#### Task directions
Rewrite the listing below, replacing every occurrence of "scene" with "image" and leaving all other text unchanged. Omit the pictures from your answer.

****************************************

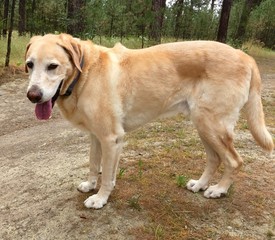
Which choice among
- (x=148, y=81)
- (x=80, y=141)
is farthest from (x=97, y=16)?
(x=148, y=81)

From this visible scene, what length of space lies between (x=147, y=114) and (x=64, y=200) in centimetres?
109

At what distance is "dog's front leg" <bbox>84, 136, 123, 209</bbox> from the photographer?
288 centimetres

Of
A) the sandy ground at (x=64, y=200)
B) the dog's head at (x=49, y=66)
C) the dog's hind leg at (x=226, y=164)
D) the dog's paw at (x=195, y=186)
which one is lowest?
the sandy ground at (x=64, y=200)

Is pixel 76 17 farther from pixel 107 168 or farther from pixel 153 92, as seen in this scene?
pixel 107 168

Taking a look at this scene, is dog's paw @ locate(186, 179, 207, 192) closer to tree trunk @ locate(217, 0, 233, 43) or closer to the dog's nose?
the dog's nose

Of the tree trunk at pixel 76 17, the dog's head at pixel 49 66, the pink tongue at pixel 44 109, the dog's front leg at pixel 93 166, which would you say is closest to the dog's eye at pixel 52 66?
the dog's head at pixel 49 66

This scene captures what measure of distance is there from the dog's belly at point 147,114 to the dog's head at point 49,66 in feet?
2.05

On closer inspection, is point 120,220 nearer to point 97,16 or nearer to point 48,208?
point 48,208

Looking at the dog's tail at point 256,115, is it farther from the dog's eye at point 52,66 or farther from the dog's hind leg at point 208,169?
the dog's eye at point 52,66

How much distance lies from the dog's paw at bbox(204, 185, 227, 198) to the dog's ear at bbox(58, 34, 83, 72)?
1.59 metres

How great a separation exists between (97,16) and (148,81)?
312 inches

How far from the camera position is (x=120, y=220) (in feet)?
9.32

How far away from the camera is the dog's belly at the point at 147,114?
3076mm

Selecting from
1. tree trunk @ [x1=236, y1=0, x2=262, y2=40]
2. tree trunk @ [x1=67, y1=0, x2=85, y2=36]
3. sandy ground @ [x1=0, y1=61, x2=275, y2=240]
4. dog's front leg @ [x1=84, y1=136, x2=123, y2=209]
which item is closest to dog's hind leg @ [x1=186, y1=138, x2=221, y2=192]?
sandy ground @ [x1=0, y1=61, x2=275, y2=240]
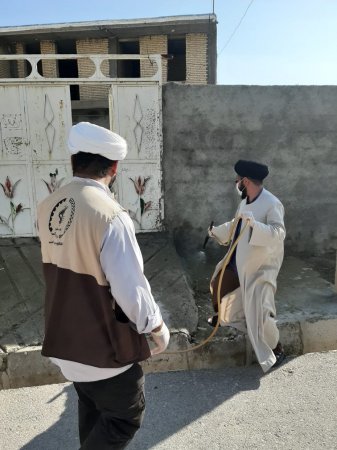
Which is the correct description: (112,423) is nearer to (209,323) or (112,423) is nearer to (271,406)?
(271,406)

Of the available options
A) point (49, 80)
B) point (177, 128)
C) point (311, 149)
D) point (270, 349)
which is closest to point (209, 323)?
point (270, 349)

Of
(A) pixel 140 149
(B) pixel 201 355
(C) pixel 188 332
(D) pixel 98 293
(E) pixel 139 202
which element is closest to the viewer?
(D) pixel 98 293

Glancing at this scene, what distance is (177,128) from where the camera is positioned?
5.35m

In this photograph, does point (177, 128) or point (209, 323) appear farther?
point (177, 128)

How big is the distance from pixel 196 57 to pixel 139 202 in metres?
10.7

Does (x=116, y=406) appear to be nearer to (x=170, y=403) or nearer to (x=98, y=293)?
(x=98, y=293)

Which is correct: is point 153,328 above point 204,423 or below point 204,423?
above

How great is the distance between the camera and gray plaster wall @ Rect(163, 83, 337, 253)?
5352 mm

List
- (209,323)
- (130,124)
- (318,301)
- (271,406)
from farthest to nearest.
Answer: (130,124)
(318,301)
(209,323)
(271,406)

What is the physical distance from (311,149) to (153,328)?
4718mm

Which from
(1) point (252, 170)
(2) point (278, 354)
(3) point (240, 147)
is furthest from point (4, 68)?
(2) point (278, 354)

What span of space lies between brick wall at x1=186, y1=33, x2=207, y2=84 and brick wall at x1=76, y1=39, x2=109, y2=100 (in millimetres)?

****************************************

#### Answer
Which choice among
- (x=148, y=81)
- (x=80, y=141)
is farthest from (x=97, y=16)?
(x=148, y=81)

From this visible image, what length of space lies between (x=147, y=114) and (x=64, y=200) in centimetres?
109

At what distance is "dog's front leg" <bbox>84, 136, 123, 209</bbox> from the photographer?
288 centimetres

Of
A) the sandy ground at (x=64, y=200)
B) the dog's head at (x=49, y=66)
C) the dog's hind leg at (x=226, y=164)
D) the dog's paw at (x=195, y=186)
which one is lowest?
the sandy ground at (x=64, y=200)

Is pixel 76 17 farther from pixel 107 168 or farther from pixel 153 92, as seen in this image?
pixel 107 168

Taking a look at this image, is dog's paw @ locate(186, 179, 207, 192) closer to tree trunk @ locate(217, 0, 233, 43) or closer to the dog's nose?
the dog's nose

Of the tree trunk at pixel 76 17, the dog's head at pixel 49 66, the pink tongue at pixel 44 109, the dog's front leg at pixel 93 166, which would you say is closest to the dog's eye at pixel 52 66?
the dog's head at pixel 49 66

This image captures what measure of distance is there from the dog's belly at point 147,114 to the dog's head at point 49,66 in feet?
2.05

On closer inspection, is point 120,220 nearer to point 97,16 or nearer to point 48,208?
point 48,208

Looking at the dog's tail at point 256,115, is it farther from the dog's eye at point 52,66 or farther from the dog's hind leg at point 208,169?
the dog's eye at point 52,66

How much distance lies from the dog's paw at bbox(204, 185, 227, 198) to the dog's ear at bbox(58, 34, 83, 72)?
1.59 metres

How great a separation exists between (97,16) and (148,81)?
312 inches

How far from the camera position is (x=120, y=220) (in feet)?
9.32

How far away from the camera is the dog's belly at the point at 147,114?
3076mm

Selecting from
1. tree trunk @ [x1=236, y1=0, x2=262, y2=40]
2. tree trunk @ [x1=67, y1=0, x2=85, y2=36]
3. sandy ground @ [x1=0, y1=61, x2=275, y2=240]
4. dog's front leg @ [x1=84, y1=136, x2=123, y2=209]
which item is closest to dog's hind leg @ [x1=186, y1=138, x2=221, y2=192]?
sandy ground @ [x1=0, y1=61, x2=275, y2=240]
Which is the correct description: (112,423) is nearer to (209,323) or (112,423) is nearer to (271,406)?
(271,406)

Of the available options
A) point (49, 80)
B) point (177, 128)
C) point (311, 149)
D) point (270, 349)
which is closest to point (209, 323)?
point (270, 349)

Of
(A) pixel 140 149
(B) pixel 201 355
(C) pixel 188 332
(D) pixel 98 293
(E) pixel 139 202
which element is closest to the viewer?
(D) pixel 98 293

Glancing at this image, what distance is (177,128) from where the camera is positioned?
5.35m

In this photograph, does point (177, 128) or point (209, 323) appear farther?
point (177, 128)

How big is the distance from pixel 196 57 to pixel 139 202 in metres?
10.7

Does (x=116, y=406) appear to be nearer to (x=170, y=403) or nearer to (x=98, y=293)?
(x=98, y=293)

Which is correct: is point 153,328 above point 204,423 or below point 204,423?
above

How great is the distance between the camera and gray plaster wall @ Rect(163, 83, 337, 253)?
5352 mm

List
- (209,323)
- (130,124)
- (318,301)
- (271,406)
from farthest to nearest.
Answer: (130,124)
(318,301)
(209,323)
(271,406)

What is the physical distance from (311,149) to (153,328)?
4718mm

Which from
(1) point (252, 170)
(2) point (278, 354)
(3) point (240, 147)
is furthest from point (4, 68)?
(2) point (278, 354)

What span of space lies between brick wall at x1=186, y1=33, x2=207, y2=84 and brick wall at x1=76, y1=39, x2=109, y2=100 (in millimetres)?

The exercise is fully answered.